The ball of light wavers and comes through the darkness, swinging to rest behind me.

"Thought you'd like it," his voice says at my shoulder.

Like is not the word I'd use, but I appreciate him.

"Look, it keeps on. See, down in there- " He's holding the lighter forward like a torch, ineffectually, but beyond the glare I do see. Before us is a break in the rock. It's where this wind is issuing from, and now the wind blows a bitter mist of limewater. I know what's there. Past that break is another cavern, a big one, enormous, and trickling through it is a knife of pale water, singing in the dark, carving endlessly. Remember how you slept here, comes a thought from nowhere, and with it a memory that is not mine. Remember how you slept here in the winter and you were warm and safe-

We're moving forward and then in an instant, like a magic trick, we're in darkness. He curses. A clatter at my feet. I had forgotten that the lighter gets hot when it runs too long. A rustling below me as he pats the ground looking for it. The smell of hot brass somewhere to my left, out of his reach. Under the cursing his breathing stops, and I understand, as clearly as though he's told me, that he's in terror. That he needed the light to see the way out, to keep from feeling trapped.

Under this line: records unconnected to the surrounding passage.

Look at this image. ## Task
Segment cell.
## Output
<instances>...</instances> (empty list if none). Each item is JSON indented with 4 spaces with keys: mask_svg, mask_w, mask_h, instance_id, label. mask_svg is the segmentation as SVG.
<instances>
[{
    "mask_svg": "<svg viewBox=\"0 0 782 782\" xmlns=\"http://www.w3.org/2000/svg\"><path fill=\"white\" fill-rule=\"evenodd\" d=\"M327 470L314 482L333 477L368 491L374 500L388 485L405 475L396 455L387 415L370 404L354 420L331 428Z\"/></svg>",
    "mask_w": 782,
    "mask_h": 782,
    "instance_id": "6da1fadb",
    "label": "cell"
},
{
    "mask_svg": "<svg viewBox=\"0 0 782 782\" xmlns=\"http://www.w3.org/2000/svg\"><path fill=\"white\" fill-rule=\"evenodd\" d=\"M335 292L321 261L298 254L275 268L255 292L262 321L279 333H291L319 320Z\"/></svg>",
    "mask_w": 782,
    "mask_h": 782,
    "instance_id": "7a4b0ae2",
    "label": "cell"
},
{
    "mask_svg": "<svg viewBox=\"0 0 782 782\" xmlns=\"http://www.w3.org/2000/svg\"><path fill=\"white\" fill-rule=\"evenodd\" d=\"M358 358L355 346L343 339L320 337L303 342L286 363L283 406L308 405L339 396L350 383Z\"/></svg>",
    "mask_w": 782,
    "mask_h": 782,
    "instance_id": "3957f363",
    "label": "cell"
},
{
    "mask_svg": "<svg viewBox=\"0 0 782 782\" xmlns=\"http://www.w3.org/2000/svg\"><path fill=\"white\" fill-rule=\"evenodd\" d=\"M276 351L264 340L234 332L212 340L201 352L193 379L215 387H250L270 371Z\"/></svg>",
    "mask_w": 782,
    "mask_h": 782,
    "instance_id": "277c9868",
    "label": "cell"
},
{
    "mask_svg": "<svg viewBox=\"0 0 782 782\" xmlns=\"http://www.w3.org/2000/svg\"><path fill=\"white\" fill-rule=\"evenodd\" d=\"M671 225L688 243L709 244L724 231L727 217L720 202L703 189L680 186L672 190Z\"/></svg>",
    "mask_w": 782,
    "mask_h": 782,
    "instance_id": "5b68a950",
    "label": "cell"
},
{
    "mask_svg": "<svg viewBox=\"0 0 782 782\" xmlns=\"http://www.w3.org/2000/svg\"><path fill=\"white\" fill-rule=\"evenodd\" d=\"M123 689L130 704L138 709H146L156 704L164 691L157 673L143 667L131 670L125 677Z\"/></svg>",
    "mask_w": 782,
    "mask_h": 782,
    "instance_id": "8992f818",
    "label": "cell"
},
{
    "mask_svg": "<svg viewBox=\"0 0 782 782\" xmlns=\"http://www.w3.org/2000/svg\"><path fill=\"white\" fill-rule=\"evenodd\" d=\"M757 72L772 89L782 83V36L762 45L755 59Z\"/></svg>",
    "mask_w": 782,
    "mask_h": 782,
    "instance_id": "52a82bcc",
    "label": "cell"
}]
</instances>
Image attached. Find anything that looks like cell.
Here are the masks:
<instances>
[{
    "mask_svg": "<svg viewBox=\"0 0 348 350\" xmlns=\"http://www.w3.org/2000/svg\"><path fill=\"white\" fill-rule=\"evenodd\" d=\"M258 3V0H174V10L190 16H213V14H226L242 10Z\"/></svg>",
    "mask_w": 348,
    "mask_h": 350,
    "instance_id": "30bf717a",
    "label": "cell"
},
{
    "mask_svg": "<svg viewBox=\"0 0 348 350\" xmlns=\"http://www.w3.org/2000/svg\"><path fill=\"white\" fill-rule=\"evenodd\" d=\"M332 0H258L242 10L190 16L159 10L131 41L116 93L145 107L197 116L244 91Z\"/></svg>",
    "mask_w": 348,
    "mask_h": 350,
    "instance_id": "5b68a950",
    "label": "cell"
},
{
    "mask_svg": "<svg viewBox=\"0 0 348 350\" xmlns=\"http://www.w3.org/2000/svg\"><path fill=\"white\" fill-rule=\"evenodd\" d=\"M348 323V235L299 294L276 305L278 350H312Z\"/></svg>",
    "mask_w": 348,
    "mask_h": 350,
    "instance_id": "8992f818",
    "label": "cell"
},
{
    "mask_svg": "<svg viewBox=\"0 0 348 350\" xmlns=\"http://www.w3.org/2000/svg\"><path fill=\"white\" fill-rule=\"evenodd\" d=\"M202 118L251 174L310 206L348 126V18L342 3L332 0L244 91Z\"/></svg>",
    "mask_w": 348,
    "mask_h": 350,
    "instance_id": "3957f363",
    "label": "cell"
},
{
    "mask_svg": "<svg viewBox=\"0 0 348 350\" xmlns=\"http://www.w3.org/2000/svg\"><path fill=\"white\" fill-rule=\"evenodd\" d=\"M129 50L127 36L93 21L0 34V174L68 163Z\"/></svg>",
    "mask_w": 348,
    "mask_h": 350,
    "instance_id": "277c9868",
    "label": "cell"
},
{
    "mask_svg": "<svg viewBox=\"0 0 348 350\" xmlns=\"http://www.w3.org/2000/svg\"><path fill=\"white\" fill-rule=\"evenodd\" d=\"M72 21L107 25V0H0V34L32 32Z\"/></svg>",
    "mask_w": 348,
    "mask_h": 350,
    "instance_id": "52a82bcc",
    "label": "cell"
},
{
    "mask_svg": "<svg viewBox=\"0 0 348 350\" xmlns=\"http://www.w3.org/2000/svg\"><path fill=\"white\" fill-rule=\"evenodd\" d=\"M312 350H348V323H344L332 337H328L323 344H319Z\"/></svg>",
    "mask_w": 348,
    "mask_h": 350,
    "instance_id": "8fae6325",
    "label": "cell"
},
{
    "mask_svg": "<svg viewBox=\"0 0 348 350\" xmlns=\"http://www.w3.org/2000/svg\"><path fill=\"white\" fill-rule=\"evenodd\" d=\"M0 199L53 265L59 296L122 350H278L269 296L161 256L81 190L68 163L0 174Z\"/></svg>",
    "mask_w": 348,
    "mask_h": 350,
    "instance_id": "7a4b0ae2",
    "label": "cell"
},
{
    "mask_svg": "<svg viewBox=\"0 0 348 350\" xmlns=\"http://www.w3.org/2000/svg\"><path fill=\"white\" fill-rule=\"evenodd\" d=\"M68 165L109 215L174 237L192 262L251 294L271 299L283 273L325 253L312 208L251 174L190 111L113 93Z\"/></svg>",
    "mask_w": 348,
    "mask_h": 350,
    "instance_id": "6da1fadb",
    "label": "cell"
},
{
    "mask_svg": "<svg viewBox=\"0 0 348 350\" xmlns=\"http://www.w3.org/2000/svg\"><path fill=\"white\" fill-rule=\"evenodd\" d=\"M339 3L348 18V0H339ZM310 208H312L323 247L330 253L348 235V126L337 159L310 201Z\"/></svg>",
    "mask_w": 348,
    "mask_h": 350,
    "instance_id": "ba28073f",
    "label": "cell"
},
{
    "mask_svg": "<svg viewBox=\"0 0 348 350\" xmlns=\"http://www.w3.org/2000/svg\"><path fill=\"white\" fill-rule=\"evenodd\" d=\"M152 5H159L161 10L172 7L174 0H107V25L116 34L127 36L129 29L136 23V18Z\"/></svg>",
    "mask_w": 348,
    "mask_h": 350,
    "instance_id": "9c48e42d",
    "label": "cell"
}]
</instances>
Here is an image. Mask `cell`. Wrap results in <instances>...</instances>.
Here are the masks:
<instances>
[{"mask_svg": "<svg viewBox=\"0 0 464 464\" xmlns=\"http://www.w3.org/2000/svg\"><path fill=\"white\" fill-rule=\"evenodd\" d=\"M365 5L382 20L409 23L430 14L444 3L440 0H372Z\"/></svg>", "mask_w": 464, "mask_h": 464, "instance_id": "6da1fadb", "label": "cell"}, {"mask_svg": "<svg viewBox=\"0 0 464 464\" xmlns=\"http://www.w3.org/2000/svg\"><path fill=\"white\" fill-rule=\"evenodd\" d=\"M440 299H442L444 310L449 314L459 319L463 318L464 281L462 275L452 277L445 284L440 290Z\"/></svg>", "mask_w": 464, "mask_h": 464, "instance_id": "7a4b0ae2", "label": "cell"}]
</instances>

It's too soon. I don't want to leave. I wanted to find the hidden river. But a trap is a trap. I kneel, aim into the fragrant vapor of his panic. My hand closes around his forearm. Inside his sinewy muscle I can feel his heartbeat racing and my own raises to match his. This has never happened; I have never been allowed to touch someone in this way. But, holding him, I know exactly what I want to do. There's a question that's been haunting me since my childhood, since the change. Now I have the answer.

"We don't need the light. Here's the way out. Just right here."

Seamus says something inarticulate. I grip the arm hard and he goes still, gathers himself. As he lets out his deep breath I feel it rushing against my cheek.

I don't let go. "Come on. We don't need the light. Here, stand up- "

I bring his arm along with me in the dark until my other hand bumps against the ridge of stone above the entrance. A trickle of fresh air comes through carrying the smell of rain on it. He starts laughing in relief, low and sudden and embarrassed, as I lie down to crawl. I feel his hand brush my ankle, lightly. The passage seems much shorter on the way out and then I'm standing again, blinking in the pearl-grey light, spring rain on my cheeks.

Behind me Seamus scrabbles out of the opening, ducking, blinking, still laughing unevenly. "Sorry," he's telling me, both thankful and sheepish, "Sorry. Couldn't do it, it was too..." and he stands there, dusty and reeling, embarrassed, still shaking. But his apology is unnecessary. I owe him. He discovered the cave, after all. Then he let me near him in his fear. Because of those two things I am different now.